Se seria necessário monitorizar estes espaços, a verdade é que a provedora diz que não tem meios suficientes para aplicar o MNP – só em relação aos CIT o ideal era fazer três visitas por mês, calcula a equipa. “Porque pode acontecer que durante 48 horas estejam uma série de crianças e depois chegamos lá e já não se sabe para onde foram.”

A partir de Setembro, terá uma pessoa a dedicar-se exclusivamente ao MNP, mas para ter uma “intervenção justa, que impeça que as pessoas sofram e seja uma auxiliar da boa administração do Estado”, precisaria de muito mais – o Conselho da Europa fala em pelo menos três.

Maria Lúcia Amaral critica o facto de a resolução de 2013 que lhe atribuiu aquelas funções não ter sido acompanhada por nenhuma medida concreta de apoio logístico, ou seja, de pessoal. “Demos conta destas situações por acaso ou porque o ACNUR nos disse.

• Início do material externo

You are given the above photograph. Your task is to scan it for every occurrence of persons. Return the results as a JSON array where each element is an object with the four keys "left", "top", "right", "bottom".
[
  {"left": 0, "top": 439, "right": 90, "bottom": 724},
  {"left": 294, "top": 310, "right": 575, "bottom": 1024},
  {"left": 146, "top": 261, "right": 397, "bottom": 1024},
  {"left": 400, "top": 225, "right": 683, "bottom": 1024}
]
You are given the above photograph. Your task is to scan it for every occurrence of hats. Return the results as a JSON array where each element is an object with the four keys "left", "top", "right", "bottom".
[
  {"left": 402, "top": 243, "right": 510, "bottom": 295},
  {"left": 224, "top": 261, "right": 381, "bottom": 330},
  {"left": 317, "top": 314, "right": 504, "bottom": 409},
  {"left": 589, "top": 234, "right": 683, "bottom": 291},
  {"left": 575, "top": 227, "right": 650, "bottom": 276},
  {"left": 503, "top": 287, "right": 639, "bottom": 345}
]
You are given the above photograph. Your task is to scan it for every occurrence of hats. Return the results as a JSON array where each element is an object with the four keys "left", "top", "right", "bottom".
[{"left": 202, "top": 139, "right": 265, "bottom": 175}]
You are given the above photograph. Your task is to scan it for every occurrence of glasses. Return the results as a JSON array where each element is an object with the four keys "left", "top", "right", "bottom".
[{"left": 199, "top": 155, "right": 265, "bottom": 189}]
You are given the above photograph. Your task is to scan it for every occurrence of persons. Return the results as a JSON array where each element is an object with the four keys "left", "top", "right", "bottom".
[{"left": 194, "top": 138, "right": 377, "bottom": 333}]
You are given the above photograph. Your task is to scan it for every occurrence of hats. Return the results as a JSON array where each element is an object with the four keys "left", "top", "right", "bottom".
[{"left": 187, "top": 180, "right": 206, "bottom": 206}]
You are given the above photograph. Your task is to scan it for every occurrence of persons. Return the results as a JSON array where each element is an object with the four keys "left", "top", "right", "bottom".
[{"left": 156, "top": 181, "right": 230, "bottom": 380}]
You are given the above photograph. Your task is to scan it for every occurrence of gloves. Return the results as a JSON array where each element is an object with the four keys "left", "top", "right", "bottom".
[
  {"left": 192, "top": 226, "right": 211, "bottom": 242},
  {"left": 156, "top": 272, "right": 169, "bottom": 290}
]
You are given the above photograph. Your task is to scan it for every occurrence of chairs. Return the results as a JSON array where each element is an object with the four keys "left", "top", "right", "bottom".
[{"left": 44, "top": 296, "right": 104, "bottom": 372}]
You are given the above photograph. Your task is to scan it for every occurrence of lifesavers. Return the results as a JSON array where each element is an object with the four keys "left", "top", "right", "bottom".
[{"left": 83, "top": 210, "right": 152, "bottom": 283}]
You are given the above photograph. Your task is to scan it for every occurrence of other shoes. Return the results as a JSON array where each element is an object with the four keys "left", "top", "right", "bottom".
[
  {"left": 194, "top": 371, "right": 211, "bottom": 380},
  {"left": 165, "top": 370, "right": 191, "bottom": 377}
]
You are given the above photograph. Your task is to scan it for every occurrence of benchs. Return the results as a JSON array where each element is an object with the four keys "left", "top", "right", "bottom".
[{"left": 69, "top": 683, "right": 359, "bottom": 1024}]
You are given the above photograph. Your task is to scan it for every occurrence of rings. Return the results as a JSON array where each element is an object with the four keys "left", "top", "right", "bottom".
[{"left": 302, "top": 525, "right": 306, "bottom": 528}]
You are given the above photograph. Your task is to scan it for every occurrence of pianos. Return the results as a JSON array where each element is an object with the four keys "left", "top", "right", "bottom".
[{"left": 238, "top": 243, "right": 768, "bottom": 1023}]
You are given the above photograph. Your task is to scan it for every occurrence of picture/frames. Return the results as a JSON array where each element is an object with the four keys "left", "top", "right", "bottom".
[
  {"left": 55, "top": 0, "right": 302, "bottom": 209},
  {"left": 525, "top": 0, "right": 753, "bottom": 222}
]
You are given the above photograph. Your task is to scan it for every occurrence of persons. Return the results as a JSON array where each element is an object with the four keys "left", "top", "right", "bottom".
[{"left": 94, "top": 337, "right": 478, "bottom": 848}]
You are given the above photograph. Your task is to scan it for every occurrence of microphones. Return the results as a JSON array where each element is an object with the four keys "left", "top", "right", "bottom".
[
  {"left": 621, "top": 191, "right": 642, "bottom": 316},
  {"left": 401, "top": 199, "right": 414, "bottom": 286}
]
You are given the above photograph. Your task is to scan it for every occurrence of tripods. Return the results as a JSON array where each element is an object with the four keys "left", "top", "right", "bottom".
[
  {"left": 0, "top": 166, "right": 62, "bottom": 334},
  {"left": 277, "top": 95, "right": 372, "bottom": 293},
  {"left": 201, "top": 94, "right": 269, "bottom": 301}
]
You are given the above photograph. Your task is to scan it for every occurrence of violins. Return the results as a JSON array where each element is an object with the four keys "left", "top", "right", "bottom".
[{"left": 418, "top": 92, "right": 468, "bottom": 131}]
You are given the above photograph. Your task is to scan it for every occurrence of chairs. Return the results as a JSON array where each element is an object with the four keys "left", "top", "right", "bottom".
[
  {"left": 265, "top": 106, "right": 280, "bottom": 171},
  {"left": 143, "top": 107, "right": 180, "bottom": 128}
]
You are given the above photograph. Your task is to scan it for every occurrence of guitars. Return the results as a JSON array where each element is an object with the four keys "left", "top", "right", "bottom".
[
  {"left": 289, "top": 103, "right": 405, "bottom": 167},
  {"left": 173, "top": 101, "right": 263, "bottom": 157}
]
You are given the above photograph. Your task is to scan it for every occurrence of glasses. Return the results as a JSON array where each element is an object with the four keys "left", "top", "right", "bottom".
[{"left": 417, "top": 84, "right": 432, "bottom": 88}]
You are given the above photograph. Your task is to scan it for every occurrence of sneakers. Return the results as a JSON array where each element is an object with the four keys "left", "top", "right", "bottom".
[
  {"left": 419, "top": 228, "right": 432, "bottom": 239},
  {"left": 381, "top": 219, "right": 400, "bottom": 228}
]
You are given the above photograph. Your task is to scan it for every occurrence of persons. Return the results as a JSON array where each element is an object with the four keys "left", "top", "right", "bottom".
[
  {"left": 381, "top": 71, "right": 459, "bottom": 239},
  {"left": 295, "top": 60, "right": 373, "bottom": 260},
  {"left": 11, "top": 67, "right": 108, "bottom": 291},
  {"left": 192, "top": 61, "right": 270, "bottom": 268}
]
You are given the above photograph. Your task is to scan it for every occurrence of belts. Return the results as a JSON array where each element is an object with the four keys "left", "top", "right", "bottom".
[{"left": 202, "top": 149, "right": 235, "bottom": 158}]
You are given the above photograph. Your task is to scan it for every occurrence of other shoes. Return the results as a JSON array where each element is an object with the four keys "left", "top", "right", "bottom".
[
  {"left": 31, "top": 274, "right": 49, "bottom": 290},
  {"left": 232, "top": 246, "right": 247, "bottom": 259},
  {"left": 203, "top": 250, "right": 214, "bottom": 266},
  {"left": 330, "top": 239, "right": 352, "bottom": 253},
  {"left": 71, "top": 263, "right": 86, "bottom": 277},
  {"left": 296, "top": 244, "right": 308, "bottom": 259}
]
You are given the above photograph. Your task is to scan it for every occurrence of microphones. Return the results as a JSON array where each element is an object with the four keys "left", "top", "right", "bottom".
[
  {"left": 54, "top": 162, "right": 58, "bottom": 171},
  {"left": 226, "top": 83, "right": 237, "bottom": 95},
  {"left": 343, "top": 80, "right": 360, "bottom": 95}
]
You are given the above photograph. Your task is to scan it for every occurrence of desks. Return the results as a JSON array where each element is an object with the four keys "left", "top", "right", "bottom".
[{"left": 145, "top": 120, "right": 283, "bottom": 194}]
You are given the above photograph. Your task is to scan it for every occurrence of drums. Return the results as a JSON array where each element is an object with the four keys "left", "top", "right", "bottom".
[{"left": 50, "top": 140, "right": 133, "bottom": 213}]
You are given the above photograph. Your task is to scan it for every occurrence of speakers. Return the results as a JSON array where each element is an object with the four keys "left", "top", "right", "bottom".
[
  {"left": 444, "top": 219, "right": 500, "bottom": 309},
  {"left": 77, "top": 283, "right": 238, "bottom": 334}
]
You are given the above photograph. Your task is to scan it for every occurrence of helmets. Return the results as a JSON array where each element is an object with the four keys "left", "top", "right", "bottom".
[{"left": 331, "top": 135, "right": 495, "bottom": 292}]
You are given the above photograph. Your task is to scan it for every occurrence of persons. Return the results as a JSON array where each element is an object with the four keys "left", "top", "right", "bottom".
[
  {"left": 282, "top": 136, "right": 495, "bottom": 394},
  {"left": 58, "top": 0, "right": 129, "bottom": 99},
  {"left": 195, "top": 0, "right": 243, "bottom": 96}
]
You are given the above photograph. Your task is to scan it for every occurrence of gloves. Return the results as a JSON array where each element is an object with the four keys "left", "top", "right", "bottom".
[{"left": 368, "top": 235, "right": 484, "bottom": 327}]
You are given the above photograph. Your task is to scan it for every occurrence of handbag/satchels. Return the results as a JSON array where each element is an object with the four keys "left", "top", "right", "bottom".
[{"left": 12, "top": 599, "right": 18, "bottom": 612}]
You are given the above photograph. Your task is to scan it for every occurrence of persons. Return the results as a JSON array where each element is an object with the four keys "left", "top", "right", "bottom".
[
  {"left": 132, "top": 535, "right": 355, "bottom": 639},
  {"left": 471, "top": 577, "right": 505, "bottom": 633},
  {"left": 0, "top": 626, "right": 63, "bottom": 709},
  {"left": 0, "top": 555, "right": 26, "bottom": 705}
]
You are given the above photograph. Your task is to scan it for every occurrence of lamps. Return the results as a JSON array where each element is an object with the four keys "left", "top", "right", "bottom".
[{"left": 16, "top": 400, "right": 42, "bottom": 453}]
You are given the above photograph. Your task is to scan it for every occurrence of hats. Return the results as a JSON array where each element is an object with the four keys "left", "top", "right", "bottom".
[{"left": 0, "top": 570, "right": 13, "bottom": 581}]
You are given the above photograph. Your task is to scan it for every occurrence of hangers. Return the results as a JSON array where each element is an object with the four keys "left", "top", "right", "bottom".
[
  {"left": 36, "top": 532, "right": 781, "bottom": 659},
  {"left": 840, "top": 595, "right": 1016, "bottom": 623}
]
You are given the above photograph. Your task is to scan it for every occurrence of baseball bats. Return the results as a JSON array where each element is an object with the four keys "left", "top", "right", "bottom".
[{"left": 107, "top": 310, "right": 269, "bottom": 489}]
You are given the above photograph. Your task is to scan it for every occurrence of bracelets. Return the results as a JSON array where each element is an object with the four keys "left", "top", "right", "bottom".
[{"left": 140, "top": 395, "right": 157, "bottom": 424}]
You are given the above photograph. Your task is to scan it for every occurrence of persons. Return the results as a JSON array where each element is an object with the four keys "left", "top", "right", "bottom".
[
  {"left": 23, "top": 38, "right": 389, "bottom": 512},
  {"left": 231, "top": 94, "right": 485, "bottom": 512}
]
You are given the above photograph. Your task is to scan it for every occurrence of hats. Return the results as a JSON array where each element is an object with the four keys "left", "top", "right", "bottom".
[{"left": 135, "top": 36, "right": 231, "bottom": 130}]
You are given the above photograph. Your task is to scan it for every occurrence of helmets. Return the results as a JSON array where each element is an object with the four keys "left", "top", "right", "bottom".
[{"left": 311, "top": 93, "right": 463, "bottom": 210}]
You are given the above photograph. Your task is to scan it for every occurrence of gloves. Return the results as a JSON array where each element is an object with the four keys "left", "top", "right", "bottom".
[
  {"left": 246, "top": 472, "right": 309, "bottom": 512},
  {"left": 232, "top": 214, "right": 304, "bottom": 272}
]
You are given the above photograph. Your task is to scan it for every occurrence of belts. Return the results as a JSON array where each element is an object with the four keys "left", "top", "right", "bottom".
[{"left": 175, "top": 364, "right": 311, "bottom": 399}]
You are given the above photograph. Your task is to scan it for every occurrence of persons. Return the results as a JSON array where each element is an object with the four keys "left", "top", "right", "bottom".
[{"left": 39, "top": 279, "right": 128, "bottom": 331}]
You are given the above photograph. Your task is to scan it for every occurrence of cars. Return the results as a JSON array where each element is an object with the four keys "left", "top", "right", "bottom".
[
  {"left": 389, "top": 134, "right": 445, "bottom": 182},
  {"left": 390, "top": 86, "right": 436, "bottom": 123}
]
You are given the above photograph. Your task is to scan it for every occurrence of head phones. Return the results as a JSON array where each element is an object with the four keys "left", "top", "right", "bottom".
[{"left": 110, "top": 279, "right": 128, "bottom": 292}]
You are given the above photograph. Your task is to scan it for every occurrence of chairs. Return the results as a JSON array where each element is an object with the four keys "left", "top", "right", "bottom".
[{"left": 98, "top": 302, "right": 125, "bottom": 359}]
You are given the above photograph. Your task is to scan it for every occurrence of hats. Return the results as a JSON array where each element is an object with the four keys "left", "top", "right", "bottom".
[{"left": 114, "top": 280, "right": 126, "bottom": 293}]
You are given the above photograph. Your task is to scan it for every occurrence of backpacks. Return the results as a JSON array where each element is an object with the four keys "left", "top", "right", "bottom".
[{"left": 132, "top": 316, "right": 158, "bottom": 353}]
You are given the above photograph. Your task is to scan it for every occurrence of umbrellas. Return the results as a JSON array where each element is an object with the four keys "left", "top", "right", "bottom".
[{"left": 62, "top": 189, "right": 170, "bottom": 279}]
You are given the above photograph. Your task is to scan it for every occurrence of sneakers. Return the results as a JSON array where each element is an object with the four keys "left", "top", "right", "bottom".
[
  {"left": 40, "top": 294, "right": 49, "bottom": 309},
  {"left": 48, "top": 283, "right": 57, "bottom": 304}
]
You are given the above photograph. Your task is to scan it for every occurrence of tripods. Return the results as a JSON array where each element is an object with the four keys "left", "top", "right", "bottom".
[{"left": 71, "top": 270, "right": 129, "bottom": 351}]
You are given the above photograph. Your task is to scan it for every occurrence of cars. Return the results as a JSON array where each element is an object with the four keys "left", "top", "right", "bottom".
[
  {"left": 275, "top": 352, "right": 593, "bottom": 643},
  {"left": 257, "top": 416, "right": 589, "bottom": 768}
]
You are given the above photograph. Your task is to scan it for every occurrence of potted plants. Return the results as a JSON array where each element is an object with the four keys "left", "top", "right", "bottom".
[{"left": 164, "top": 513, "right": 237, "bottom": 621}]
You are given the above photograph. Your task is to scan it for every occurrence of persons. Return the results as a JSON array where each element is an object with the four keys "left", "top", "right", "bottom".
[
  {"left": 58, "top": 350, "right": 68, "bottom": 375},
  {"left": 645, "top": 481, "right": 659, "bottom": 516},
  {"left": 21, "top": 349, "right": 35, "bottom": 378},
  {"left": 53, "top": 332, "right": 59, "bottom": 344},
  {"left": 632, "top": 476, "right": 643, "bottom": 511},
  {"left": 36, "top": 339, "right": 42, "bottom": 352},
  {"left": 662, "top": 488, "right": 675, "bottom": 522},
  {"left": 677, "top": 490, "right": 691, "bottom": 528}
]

Isso não pode ser. Se me pergunta por separação das crianças, presença de crianças em tempo ulterior ao regulamentado, em condições sanitárias precárias: acontece mais vezes em Portugal? Responder-lhe-ei: ‘Não sei e precisava de saber.’ Mas para poder saber tenho que ter outros meios.”

A Provedoria depende da Assembleia da República. Questionado, o presidente da Comissão de Assuntos Constitucionais, Direitos, Liberdades e Garantias, Pedro Bacelar Vasconcelos, não disse se estão a planear promover diligências para atribuir mais meios ao MNP (a provedora esteve nesta comissão a relatar os constrangimentos referidos no dia 11 de Julho).